Text passage:
- - - - - - -
Summer Reading: A Westchester Teacher's Book on Meditation and Anxiety

Daniel Smith of the College of New Rochelle has a new book coming out.

A few months ago I posted a short series on living mindfully in Westchester, where the level of stress is higher than in other parts of the country (click to read). It was prompted by a query from Lizzie Hedrick. “Mindfulness is great when you're already calm,” Lizzie wrote, "but how do you make it carry over when...there's a fire you have to run and cover or your boss is asking for 15 things at once. Basically, how do you incorporate mindfulness into Westchester life?”
- - - - - - -
Records for the task:

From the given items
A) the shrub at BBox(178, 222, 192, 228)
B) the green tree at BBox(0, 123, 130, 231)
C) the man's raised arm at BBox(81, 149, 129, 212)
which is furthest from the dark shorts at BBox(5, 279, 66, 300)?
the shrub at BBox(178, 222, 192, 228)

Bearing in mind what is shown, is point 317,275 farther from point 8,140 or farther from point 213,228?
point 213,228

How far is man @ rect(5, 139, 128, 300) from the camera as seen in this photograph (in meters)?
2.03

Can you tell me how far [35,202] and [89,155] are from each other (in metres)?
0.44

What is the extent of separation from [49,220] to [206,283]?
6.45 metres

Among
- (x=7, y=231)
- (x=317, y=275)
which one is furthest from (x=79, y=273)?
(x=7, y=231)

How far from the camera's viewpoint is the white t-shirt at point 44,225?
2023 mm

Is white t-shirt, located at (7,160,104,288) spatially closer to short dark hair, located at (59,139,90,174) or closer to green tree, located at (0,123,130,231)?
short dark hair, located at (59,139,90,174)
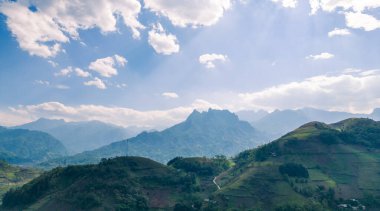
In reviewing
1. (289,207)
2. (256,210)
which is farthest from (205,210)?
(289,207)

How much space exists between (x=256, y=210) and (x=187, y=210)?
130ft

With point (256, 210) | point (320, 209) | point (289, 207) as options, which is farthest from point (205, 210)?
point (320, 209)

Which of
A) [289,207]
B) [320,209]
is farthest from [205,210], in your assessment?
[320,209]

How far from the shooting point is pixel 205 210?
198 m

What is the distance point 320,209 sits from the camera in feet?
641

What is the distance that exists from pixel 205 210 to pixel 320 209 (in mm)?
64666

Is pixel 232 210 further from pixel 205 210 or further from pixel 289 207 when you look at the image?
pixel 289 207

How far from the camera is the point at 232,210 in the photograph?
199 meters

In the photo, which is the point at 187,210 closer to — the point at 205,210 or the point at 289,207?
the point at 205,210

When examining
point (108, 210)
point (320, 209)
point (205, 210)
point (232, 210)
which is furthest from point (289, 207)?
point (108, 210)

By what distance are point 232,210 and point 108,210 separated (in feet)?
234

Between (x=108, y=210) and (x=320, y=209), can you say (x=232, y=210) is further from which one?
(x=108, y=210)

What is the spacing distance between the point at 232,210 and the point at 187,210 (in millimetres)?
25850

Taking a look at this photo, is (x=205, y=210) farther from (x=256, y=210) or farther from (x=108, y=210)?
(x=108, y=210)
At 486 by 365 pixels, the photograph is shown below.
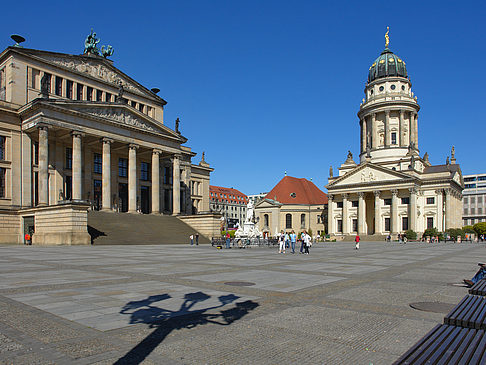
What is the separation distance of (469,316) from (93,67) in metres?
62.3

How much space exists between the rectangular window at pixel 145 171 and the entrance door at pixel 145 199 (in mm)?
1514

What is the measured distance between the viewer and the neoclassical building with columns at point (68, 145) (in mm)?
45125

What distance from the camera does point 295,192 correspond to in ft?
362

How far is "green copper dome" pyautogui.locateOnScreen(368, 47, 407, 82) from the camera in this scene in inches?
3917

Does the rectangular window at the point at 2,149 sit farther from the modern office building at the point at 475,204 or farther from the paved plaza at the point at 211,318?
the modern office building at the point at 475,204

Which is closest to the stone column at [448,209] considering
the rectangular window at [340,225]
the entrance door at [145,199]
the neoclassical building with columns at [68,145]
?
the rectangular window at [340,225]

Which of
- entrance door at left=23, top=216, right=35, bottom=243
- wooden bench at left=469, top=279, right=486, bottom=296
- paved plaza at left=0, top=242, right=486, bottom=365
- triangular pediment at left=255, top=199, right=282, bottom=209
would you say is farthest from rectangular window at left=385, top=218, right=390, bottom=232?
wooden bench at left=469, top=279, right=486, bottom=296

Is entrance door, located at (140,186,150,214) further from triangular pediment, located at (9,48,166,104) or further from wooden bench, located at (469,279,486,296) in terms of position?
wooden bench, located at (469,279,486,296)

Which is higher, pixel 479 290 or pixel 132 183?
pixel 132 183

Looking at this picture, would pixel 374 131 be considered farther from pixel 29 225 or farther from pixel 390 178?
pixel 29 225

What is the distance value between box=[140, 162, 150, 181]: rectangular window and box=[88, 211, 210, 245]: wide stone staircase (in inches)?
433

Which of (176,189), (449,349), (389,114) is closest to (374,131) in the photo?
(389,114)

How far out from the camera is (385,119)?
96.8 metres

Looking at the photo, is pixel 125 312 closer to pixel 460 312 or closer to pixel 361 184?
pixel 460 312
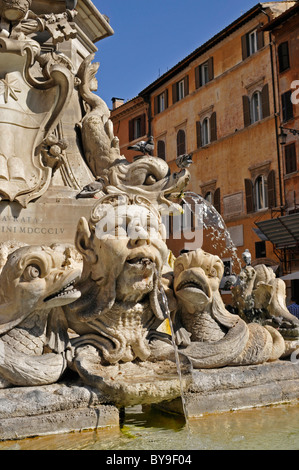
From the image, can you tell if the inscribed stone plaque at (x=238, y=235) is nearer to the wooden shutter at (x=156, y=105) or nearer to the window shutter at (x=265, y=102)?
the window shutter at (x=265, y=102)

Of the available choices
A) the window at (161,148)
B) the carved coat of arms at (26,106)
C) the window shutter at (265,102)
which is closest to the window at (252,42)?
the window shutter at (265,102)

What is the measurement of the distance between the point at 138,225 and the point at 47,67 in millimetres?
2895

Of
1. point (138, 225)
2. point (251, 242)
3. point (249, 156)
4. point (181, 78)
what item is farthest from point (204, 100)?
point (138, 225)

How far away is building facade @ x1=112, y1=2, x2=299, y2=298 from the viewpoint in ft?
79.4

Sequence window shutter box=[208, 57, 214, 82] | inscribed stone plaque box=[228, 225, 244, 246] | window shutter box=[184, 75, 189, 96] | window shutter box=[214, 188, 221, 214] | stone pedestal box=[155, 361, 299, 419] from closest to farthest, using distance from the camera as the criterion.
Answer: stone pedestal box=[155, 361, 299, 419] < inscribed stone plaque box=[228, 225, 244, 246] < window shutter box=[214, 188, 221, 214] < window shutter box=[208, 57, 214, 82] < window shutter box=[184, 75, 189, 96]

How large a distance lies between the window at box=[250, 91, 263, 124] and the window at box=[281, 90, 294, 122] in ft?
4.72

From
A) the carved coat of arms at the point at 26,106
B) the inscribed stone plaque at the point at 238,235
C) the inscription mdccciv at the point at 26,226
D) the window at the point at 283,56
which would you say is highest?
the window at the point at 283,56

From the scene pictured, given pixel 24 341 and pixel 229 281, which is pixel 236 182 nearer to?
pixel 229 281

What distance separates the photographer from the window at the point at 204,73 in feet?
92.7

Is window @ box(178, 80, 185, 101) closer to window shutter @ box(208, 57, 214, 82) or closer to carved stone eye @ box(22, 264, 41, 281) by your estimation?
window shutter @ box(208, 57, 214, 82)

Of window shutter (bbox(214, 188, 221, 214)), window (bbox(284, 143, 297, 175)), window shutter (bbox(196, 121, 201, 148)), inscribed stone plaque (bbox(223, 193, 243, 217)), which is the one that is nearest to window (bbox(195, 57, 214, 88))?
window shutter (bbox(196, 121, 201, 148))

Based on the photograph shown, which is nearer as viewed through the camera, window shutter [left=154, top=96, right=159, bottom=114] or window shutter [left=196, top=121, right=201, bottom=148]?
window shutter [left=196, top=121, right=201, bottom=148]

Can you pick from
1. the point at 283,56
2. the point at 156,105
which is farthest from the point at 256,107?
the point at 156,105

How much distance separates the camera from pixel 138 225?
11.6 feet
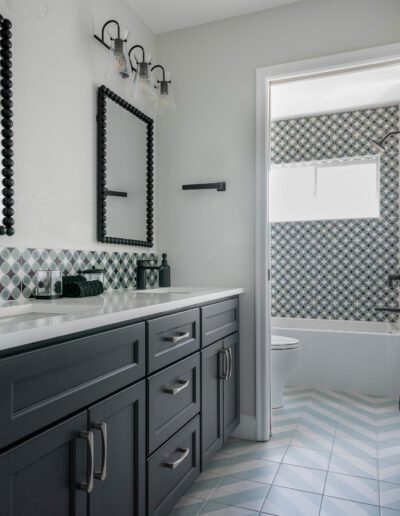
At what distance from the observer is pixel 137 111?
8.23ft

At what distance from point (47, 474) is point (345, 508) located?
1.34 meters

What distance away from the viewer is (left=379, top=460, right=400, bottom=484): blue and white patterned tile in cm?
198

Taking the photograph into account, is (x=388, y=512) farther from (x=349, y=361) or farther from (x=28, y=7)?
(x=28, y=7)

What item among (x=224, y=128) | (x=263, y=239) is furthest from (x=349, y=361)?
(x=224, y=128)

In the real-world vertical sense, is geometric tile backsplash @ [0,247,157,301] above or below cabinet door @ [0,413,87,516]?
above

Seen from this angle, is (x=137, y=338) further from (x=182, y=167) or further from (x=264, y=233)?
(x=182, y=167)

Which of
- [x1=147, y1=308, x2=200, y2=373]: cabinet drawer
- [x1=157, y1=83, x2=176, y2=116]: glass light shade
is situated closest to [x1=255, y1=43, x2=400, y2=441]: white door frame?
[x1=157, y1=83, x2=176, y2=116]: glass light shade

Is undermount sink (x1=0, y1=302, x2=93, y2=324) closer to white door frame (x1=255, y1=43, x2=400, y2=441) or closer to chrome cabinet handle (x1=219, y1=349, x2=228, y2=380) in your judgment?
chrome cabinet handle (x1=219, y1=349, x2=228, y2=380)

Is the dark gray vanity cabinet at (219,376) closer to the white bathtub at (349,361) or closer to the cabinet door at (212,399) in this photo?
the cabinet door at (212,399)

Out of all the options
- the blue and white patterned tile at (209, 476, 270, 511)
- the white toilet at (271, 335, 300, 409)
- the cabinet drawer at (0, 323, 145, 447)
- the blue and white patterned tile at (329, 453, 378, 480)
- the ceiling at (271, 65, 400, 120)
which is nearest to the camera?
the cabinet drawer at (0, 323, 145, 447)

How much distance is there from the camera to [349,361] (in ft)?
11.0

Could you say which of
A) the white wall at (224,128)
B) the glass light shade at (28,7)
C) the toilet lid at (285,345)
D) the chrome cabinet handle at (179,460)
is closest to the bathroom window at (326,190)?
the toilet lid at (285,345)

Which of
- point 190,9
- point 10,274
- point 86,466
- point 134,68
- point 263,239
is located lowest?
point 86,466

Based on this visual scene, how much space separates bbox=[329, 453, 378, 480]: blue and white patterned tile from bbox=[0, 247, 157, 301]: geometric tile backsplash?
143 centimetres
- - - - - - -
Short problem 1: Pull out every line in the entries that contains the string "columns".
Short problem 2: Extend the passage on mindfulness and stress in Westchester, picking up after its last sentence.
The entries bear no relation to the text.

Expected output 1:
What is the measured distance between the viewer and the neoclassical building with columns at point (68, 145) (in mm)?
the neoclassical building with columns at [68,145]

Expected output 2:
A new book by Daniel Smith of the College of New Rochelle addresses that question and then some. Smith’s book Monkey Mind: A Memoir of Anxiety (Simon and Schuster) is about the role meditation plays in helping to alleviate anxiety. He notes that: 

…contrary to popular belief, Buddhists can actually be very anxious people. That’s often why they become Buddhists in the first place. Buddhism was made for the anxious the same way Christianity was made for the downtrodden or A.A. for the addicted. Its purpose is to foster equanimity, to tame excesses of thought and emotion. The Buddhists have a great term for the mental state these excesses produce. They refer to it as “monkey mind.” A person in the throes of monkey mind suffers from a consciousness whose constituent parts will not stop bouncing from skull-side to skull-side, flipping and jumping and flinging feces at the walls and swinging from loose neurons like howlers from vines. Buddhist practices are designed to collar these monkeys of the mind — to pacify them. Is it any wonder that Buddhism has had such tremendous success in the bastions of American nervousness on the West Coast and in the New York metro area?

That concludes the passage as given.